Text passage:
------------------------
Add the modified pseudo F statistic from Anderson et al 2017 to account for heterogeneity in adonis/adonis2 #491

gavinsimpson · 2022-02-28T12:15:01Z

Anderson et al (2017: doi: 10.1111/anzs.12176) have proposed a modification to the pseudo F statistic in PERMANOVA that accounts for group heterogeneity.

The modified F is:

and provide an efficient way to get the group dispersions from the projection matrix that forms part of the calculation of F. This should fit nicely with our permutation-based testing.

Anderseon et al (2017) also provide two bootstrap-based testing options which we might explore, but these are of lesser priority.

Thoughts? (I can pass on the paper if you don't have access to it)

MoREpro · 2023-08-03T09:55:06Z

I would really need this modified F as my data have a very unbalanced design and the dispersion is heavily inhomogeneous in different groups. H would be really happy to see this implemented but unfortunately I’m not able to do it.

caonetto · 2023-09-11T08:21:23Z

Same here.

Sirna-82 · 2025-01-22T23:14:54Z

# Modified adonis function with F2 statistic implementation 


adonis_F2 <- function(formula, data = NULL, permutations = 999, method = "bray", 
                      strata = NULL, contr.unordered = "contr.sum", contr.ordered = "contr.poly", 
                      parallel = getOption("mc.cores"), ...) {
  
  EPS <- sqrt(.Machine$double.eps)
  TOL <- 1e-07
  Terms <- terms(formula, data = data)
------------------------
Requirements:
1. From the adonis thread, reproduce the passage starting with "Anderseon et al" and going on through "access to it)".
2. In the adonis thread, what does the modification to the pseudo F statistic proposed by Anderson et al. (2017) account for?

Information supplied:
------------------------
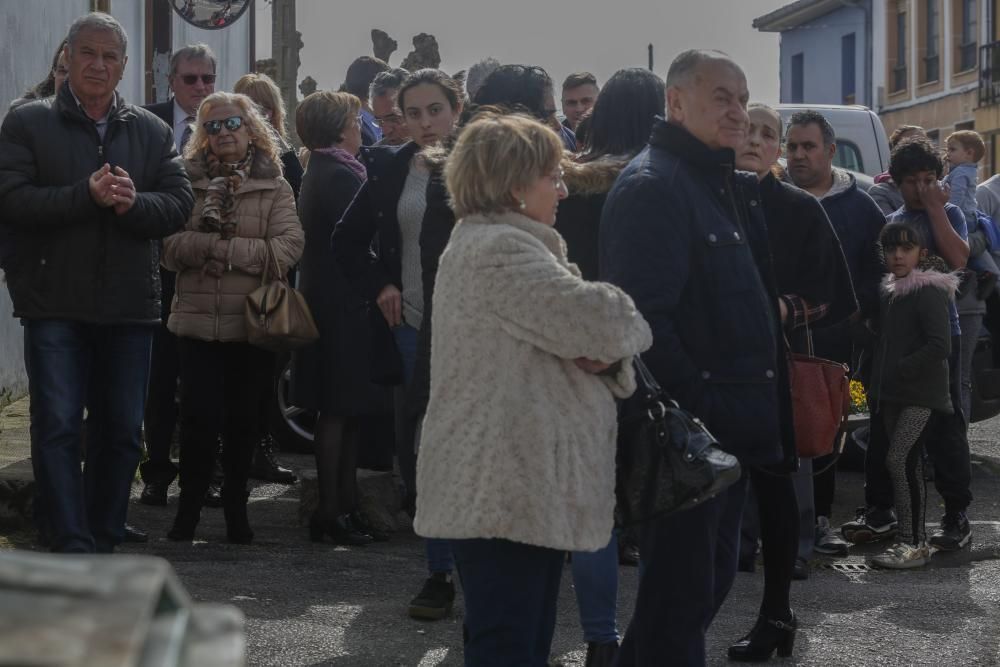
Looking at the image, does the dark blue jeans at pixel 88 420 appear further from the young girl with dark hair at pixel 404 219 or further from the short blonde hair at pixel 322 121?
the short blonde hair at pixel 322 121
------------------------
Task solutions:
1.
Anderseon et al (2017) also provide two bootstrap-based testing options which we might explore, but these are of lesser priority.

Thoughts? (I can pass on the paper if you don't have access to it)

2. Group heterogeneity.